Single cell suspensions were stained and sorted on the Beckton Dickinson FACS Aria II Cell Sorter to acquire CD45+ CD8- and CD45 + CD8+ populations. These two sorted populations were then

mixed 1:1 with the goal of enriching for the infiltrating CD8 T cell population. Single cell RNAseq libraries were made using the Chromium single cell 5’ Library and Gel Bead Kit (10x

Genomics) and captured into the Gel Beads-in-emulsion (GEMs). _N_ = 34 BrM were submitted for sorting, and sufficient cells were captured for _n_= 31 (_n_= 18 Res, _n_= 13 pSRS). After the

reverse transcription GEMs were disrupted and cDNA was isolated and pooled. The barcoded cDNA was fragmented, and end repair and A-tailing was done, followed by sample index PCR. The

purified libraries were sequenced to 50,000 reads/cell on a HisSeq300 (Illumina) with 26 cycles for read 1, 8 cycles for index (i7) and 91 cycles for read 2. Paired VDJ sequencing was also

performed. Filtered contig annotation files were compiled for each sample, and raw consensus ids were used to delineate clonotype. 72 cells with multiple clonotypes were removed. Samples

with >50% of cells with missing TCF1 information were removed (Res1, pSRS4, pSRS13). Samples with dominant clonotype present in less than 20 cells were removed (Res1, pSRS13, Res5, pSRS7)
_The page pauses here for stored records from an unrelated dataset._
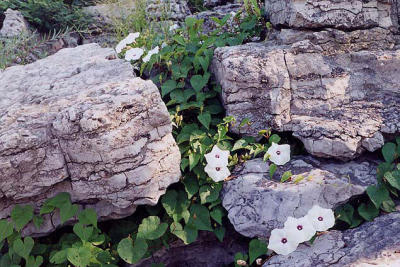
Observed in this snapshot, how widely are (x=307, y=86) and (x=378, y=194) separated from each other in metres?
0.92

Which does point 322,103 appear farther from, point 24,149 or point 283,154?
point 24,149

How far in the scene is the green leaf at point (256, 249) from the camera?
2543 millimetres

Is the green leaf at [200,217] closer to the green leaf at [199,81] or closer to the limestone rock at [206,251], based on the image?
the limestone rock at [206,251]

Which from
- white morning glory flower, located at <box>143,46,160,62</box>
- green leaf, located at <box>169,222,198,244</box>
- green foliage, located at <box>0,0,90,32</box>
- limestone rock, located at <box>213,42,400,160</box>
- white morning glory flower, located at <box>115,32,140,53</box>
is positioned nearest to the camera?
green leaf, located at <box>169,222,198,244</box>

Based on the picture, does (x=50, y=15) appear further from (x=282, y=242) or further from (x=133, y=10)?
(x=282, y=242)

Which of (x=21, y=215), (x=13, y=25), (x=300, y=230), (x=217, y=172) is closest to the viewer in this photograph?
(x=300, y=230)

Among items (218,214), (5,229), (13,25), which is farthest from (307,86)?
(13,25)

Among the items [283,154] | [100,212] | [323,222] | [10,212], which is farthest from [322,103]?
[10,212]

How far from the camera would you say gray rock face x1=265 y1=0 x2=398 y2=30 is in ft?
10.3

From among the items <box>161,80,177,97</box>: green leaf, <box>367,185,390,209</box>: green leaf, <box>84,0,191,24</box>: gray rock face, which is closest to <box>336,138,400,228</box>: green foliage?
<box>367,185,390,209</box>: green leaf

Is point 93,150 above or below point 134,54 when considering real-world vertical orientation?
below

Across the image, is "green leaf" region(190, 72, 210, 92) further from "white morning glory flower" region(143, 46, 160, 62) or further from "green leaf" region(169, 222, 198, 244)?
"green leaf" region(169, 222, 198, 244)

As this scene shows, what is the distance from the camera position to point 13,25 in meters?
5.39

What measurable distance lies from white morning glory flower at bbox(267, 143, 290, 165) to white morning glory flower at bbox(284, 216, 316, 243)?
1.58 ft
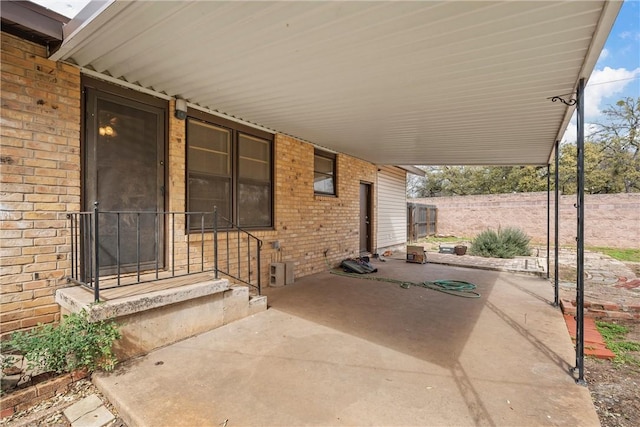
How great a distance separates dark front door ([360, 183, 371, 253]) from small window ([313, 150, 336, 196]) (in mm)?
1693

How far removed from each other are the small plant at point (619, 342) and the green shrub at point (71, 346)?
4668mm

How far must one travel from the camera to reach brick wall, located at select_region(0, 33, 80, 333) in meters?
2.61

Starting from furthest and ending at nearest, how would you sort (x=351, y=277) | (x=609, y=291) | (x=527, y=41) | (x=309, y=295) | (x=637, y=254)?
1. (x=637, y=254)
2. (x=351, y=277)
3. (x=609, y=291)
4. (x=309, y=295)
5. (x=527, y=41)

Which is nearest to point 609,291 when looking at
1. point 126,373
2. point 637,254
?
point 126,373

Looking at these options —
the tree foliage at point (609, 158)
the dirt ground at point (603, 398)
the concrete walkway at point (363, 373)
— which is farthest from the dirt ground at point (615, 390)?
the tree foliage at point (609, 158)

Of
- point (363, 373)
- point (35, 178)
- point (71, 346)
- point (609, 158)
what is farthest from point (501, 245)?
point (609, 158)

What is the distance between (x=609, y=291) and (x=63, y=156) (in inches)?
319

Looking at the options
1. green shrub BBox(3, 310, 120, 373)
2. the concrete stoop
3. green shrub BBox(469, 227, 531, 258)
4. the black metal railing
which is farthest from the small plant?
green shrub BBox(469, 227, 531, 258)

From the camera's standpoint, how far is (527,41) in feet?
7.88

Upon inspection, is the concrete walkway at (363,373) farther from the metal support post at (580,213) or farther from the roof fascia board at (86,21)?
the roof fascia board at (86,21)

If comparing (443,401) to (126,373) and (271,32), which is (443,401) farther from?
(271,32)

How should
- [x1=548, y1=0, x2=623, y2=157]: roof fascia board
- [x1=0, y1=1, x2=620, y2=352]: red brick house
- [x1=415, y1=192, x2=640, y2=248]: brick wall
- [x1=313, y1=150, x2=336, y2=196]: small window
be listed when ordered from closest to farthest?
[x1=548, y1=0, x2=623, y2=157]: roof fascia board, [x1=0, y1=1, x2=620, y2=352]: red brick house, [x1=313, y1=150, x2=336, y2=196]: small window, [x1=415, y1=192, x2=640, y2=248]: brick wall

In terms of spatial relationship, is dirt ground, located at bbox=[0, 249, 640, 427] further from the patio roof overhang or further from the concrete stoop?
the patio roof overhang

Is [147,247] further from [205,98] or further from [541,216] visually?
[541,216]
leaving _n_= 15 for Res and _n_= 11 for pSRS. Cellranger v3.1 was used to align, filter, and count the barcodes and unique molecular identifiers (UMI). Data was then analyzed using Seurat

v3.0. Briefly, cells with less than 7% mitochondrial genes were used. Cells that expressed less than 500 genes or more than 6000 were excluded from analysis. Samples with at least 3 cells

and 100 features were analyzed. Raw counts were then normalized for each UMI based on total expression, scaled by multiplying by 10,000, and then log transformed. Variable genes were

determined based on average expression and dispersion, then used to perform principal component (PCA) analysis. Selected PCAs were used to generate clusters and UMAP plots. Heatmaps were

generated using scaled expression data of marker genes, obtained using the FindAllMarkers function in Seurat. Normalized gene expression data was also shown as feature plots. Gene set

scoring was performed using VISION R package V2.1. For clonotype analysis, MiXCR was run on raw fasq for Res and pSRS. The clonotypes identified were overlaid on the UMAP of the T cell

subsets. The proportion of cells with top 3 dominant clonotypes were calculated for each CD8 T cell subset. The number of unique clonotypes were calculated for each CD8 T cell subset.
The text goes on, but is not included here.